Repeat the rows word for word, beginning with the line that contains "Looking at brown" and stopping after the line that contains "1775 inches".

**MATERIAL:**

☆ ☆ ☆

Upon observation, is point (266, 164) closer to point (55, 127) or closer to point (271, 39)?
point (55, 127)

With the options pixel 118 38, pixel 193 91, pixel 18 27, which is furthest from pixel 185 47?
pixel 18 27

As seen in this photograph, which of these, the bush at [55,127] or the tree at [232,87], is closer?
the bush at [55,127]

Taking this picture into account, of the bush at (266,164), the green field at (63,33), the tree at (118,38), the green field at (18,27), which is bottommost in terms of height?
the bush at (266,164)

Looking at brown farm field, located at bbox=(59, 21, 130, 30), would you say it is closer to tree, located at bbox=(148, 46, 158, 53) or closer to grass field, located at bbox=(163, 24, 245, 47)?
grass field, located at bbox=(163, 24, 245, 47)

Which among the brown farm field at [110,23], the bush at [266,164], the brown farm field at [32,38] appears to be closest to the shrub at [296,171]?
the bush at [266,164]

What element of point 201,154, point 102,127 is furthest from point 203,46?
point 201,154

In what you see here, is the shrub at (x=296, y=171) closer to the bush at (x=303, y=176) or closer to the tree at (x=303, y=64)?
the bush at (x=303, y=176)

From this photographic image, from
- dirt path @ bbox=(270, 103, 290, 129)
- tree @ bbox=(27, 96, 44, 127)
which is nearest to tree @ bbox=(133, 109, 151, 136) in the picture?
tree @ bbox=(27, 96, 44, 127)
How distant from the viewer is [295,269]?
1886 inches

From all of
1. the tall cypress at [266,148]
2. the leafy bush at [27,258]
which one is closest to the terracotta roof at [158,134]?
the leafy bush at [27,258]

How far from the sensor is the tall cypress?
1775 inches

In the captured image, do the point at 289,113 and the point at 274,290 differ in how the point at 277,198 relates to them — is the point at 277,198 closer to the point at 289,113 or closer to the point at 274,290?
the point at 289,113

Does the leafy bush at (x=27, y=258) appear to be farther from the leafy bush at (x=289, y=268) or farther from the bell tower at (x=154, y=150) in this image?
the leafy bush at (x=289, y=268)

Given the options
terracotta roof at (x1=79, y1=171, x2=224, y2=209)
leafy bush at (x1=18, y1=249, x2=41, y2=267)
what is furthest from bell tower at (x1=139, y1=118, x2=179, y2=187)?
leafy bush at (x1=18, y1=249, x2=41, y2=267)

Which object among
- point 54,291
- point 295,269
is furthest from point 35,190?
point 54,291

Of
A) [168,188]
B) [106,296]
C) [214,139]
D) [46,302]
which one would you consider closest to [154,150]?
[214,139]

☆ ☆ ☆

**ANSWER TO THE PROBLEM:**
Looking at brown farm field, located at bbox=(59, 21, 130, 30), would you say it is closer to tree, located at bbox=(148, 46, 158, 53) or closer to grass field, located at bbox=(163, 24, 245, 47)?
grass field, located at bbox=(163, 24, 245, 47)

Which among the brown farm field at [110,23], the bush at [266,164], the brown farm field at [32,38] appears to be closest to the shrub at [296,171]?
the bush at [266,164]

What element of point 201,154, point 102,127 is furthest from point 203,46?
point 201,154

In what you see here, is the shrub at (x=296, y=171) closer to the bush at (x=303, y=176) or closer to the tree at (x=303, y=64)?
the bush at (x=303, y=176)

From this photographic image, from
- dirt path @ bbox=(270, 103, 290, 129)
- tree @ bbox=(27, 96, 44, 127)
which is nearest to tree @ bbox=(133, 109, 151, 136) in the picture?
tree @ bbox=(27, 96, 44, 127)
How distant from the viewer is [295,269]?
1886 inches

From all of
1. the tall cypress at [266,148]
2. the leafy bush at [27,258]
which one is closest to the terracotta roof at [158,134]?
the leafy bush at [27,258]

How far from the sensor is the tall cypress?
1775 inches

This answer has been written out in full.